Et elle peut encore avoir lieu, la dissolution, là ? Vous y croyez toujours ?

14:54
Laurent Jacobelli

Techniquement, elle peut avoir lieu.

14:55
Locuteur non identifié

Elle aurait dû avoir lieu. Je suis sûr que ce serait une bonne chose pour vous. Est-ce que s'il y a des solutions ? Très bien, vous gagnez les élections, ce que toutes les études disent, d'opinion, majorité relative ou absolue, enfin, bonne majorité relative, on nomme M. Bardella ou Mme Le Pen, d'ailleurs, qui serait nommé à Matignon. Est-ce que ça serait une bonne opération pour vous ? Quand on est nommé à Matignon, généralement, on a du mal à franchir la marche supérieure.

15:23
Laurent Jacobelli

Je vais vous dire, si on réfléchissait toujours en fonction de notre confort personnel, on ne se serait pas inscrit au Rassemblement national et on n'aurait pas enduré tout ce qu'on avait à endurer.

15:34
Locuteur non identifié

Ça a coûté cher à M. Balladur, ça a coûté cher...

15:36
Laurent Jacobelli

Allez, merci.

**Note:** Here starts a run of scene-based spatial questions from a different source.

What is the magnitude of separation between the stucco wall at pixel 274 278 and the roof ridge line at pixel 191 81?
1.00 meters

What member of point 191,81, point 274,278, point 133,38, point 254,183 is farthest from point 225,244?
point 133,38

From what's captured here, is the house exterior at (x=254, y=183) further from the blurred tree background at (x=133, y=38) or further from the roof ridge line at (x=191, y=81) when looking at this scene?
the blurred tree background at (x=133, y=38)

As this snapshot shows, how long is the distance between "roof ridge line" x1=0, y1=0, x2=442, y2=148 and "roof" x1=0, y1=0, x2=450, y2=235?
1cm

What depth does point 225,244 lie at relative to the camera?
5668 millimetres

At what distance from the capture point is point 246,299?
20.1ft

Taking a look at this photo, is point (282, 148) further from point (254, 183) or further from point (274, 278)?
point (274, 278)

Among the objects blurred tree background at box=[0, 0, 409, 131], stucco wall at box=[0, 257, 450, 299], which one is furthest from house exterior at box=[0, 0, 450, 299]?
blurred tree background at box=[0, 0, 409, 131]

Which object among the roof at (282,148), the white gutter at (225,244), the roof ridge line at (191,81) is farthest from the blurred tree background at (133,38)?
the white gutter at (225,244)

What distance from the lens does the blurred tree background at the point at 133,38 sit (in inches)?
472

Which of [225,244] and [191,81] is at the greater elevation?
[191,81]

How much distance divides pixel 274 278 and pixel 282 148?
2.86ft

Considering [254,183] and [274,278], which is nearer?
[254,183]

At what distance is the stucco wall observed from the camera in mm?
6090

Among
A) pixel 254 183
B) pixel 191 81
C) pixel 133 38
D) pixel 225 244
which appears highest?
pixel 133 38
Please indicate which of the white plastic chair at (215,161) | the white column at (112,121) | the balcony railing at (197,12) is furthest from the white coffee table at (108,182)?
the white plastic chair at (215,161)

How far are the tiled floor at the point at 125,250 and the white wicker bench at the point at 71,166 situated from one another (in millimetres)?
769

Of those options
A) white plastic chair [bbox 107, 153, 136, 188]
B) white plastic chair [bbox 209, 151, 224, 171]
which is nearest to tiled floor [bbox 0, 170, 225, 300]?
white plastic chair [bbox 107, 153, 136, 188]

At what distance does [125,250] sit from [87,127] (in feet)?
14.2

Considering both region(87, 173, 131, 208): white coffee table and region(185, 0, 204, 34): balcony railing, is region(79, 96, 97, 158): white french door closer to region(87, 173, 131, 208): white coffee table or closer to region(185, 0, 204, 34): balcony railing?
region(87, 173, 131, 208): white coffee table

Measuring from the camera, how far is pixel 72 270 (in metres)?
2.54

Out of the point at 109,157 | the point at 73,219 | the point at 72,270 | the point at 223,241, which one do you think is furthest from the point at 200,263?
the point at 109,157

Si nous le proposons, c'est parce qu'on pense que c'est la seule solution et que nous sommes confiants que les mesures que nous proposons pour les Français peuvent aboutir, qu'on aura un budget avec moins d'impôts, plus de justice sociale, tout ce que n'a pas su faire Emmanuel Macron.

15:49
Présentateur

Merci Laurent Jacobelli d'être venu nous voir. Merci d'avoir accepté notre invitation.